REQUEST -
Please copy out all of the records below again, requests included, and adjust every number in the answers, both the coordinates and the distances in meters, by adding -33 to it. Leave the pictures out of your answer.
= = = = = = =
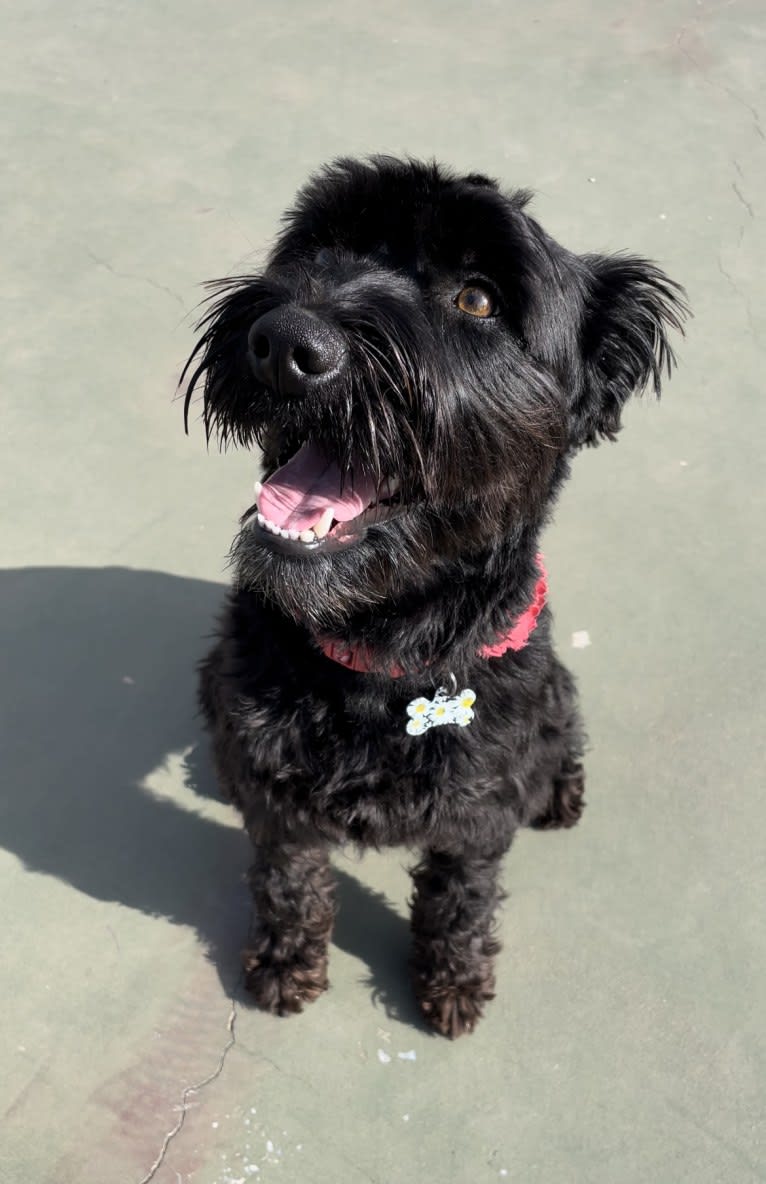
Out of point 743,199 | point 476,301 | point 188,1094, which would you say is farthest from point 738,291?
point 188,1094

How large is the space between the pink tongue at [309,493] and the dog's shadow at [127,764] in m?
1.24

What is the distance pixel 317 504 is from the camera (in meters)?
1.71

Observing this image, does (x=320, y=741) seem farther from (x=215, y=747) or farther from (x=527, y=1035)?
(x=527, y=1035)

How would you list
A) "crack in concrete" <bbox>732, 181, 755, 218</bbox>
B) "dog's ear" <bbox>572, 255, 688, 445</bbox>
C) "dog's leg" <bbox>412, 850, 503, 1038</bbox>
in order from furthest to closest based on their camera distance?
= = = = = = =
EXERCISE SOLUTION -
Out of point 743,199 | point 476,301 | point 188,1094, which would you say is farthest from point 738,291?
point 155,1061

How large is the space between the pink tongue at [309,493] and the dog's shadow at [127,764] in m?
-31.76

What is the distance pixel 317 504 is from the camera (in meters)?
-31.29

Observing this image, does (x=320, y=741) seem farther from (x=215, y=747) or farther from (x=527, y=1035)?
(x=494, y=1002)

How would you list
A) "crack in concrete" <bbox>732, 181, 755, 218</bbox>
B) "dog's ear" <bbox>572, 255, 688, 445</bbox>
C) "dog's leg" <bbox>412, 850, 503, 1038</bbox>
in order from furthest to closest based on their camera distance?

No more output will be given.